* WHAT TO PRODUCE
Select each line in the material below that contains the string "centimetres", and reproduce those lines in full.

··· DATA RECORDS ···

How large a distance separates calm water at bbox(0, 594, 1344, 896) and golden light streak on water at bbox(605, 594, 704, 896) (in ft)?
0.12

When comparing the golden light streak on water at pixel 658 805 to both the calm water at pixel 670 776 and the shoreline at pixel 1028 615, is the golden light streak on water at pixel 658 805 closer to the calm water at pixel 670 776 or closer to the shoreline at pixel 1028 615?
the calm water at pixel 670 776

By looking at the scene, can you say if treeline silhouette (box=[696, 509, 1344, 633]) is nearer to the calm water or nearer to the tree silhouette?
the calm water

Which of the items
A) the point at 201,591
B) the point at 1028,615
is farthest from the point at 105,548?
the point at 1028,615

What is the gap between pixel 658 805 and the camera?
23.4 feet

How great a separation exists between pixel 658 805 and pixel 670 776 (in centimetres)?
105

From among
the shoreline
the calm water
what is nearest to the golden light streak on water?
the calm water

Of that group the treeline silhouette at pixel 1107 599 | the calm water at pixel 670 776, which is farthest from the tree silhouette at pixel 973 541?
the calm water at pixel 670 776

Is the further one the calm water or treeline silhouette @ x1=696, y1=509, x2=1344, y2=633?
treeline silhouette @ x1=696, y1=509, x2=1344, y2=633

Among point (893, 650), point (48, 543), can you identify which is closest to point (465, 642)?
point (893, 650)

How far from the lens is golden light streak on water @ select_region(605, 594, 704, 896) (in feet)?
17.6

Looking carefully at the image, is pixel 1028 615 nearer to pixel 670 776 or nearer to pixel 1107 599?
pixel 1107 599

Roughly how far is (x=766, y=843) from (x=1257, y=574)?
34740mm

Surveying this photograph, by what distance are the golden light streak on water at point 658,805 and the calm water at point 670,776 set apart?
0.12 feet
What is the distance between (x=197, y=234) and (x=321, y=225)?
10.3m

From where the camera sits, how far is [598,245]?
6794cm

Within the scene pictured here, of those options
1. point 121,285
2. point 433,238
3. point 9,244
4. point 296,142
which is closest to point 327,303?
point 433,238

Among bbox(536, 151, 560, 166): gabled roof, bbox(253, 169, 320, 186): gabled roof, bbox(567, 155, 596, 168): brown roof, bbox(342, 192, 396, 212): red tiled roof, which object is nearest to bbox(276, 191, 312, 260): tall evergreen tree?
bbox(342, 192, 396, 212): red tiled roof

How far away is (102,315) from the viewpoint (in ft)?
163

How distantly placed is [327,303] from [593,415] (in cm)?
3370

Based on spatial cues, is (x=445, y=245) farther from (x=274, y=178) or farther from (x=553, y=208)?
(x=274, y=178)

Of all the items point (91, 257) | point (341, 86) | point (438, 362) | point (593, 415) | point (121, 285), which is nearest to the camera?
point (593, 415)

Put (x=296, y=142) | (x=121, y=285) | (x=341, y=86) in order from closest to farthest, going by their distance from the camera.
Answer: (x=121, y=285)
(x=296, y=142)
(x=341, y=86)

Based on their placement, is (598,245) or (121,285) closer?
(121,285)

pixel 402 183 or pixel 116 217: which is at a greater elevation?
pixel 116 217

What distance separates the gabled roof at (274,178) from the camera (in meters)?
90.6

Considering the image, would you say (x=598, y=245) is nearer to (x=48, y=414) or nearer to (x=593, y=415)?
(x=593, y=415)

···
··· DATA RECORDS ···

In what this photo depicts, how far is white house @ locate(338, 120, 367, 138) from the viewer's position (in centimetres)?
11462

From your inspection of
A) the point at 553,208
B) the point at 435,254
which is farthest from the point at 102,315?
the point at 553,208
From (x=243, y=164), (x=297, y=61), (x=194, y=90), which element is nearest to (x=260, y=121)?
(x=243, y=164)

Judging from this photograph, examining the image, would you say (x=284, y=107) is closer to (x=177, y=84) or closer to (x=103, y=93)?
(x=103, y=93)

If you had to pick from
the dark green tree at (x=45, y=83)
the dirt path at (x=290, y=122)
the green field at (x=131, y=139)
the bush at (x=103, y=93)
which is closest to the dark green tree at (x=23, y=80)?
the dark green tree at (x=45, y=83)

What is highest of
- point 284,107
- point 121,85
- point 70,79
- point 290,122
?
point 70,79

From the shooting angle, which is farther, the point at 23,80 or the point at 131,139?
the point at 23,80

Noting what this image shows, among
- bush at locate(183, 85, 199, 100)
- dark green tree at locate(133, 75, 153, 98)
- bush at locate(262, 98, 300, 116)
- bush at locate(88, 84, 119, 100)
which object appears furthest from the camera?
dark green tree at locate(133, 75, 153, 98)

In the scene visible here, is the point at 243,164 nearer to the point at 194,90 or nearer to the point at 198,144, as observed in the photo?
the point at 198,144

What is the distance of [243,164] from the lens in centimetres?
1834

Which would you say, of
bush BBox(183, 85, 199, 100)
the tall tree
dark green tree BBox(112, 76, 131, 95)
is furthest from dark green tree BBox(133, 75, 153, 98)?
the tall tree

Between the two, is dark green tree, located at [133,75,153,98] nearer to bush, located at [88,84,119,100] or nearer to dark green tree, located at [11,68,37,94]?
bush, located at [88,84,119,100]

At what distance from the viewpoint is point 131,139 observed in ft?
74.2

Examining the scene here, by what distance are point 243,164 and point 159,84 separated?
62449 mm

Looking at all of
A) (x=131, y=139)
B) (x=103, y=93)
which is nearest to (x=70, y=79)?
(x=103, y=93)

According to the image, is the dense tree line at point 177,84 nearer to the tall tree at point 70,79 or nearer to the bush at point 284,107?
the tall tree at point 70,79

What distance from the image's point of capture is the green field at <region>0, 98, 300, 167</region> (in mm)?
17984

···

* WORKED ANSWER
How great a separation exists between pixel 658 805 and pixel 670 776 (in centimetres)?
In what this photo depicts, how far is white house @ locate(338, 120, 367, 138) from the viewer's position (in centimetres)?
What is the distance of [243,164] from the lens in centimetres?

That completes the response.